Multilingual Indexing: Submitting Each Language Separately

Adding language support doesn’t automatically bring international traffic. Google must discover and index each language version. Passive waiting can take months for minority languages. Active submission through Search Console compresses this timeline dramatically.

The Discovery Problem

When you add French to an English site, Google doesn’t immediately know French pages exist. Crawlers follow links from indexed pages. If your French section lacks inbound links from already-indexed content, discovery depends on crawlers exploring your sitemap, which happens on Google’s timeline, not yours.

For minor languages with smaller potential audiences, Google prioritizes less aggressively. Your Japanese pages might wait months for organic discovery while English content gets crawled weekly.

Manual Submission Per Language

After deploying a new language, go to Google Search Console. Enter the homepage URL for that language version: https://example.com/fr/ for French, https://example.com/ja/ for Japanese.

Run the live URL test to confirm proper rendering and hreflang tag configuration. Then request indexing explicitly. This puts the language homepage into Google’s priority queue.

Cascade Effect

Once Google indexes a language homepage, it finds and follows internal links to subpages within that language. Getting the /fr/ root indexed accelerates indexing of /fr/about/, /fr/tools/, and every other French page.
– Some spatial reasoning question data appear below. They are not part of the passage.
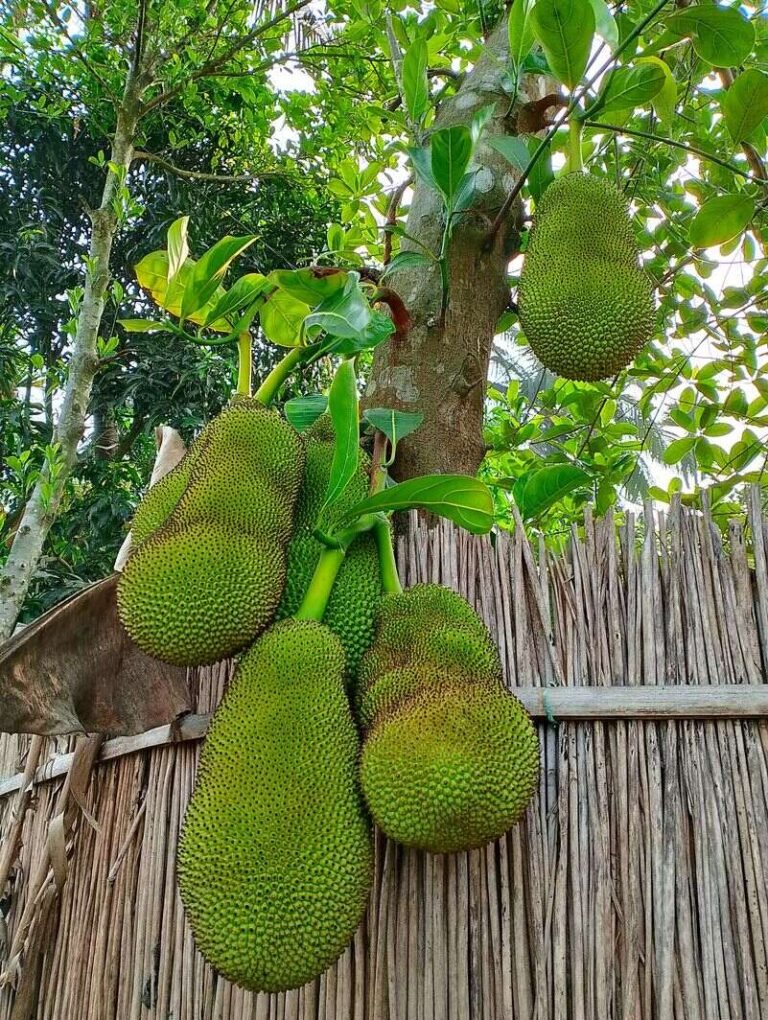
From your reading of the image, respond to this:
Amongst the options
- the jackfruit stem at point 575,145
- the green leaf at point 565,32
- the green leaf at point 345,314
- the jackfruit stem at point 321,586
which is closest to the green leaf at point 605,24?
the green leaf at point 565,32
The manual submission is an investment in the entire language section. One request unlocks organic discovery of everything linked from that entry point.

Practical Results

Testing shows significant indexing speed differences between submitted and non-submitted language pages. Pages that received manual index requests appeared in search results within days. Pages relying solely on sitemap discovery remained unindexed for weeks after the same deployment.

The effort required is minimal: a few minutes per language version. The acceleration in international traffic acquisition justifies making this submission a standard step in every multilingual launch.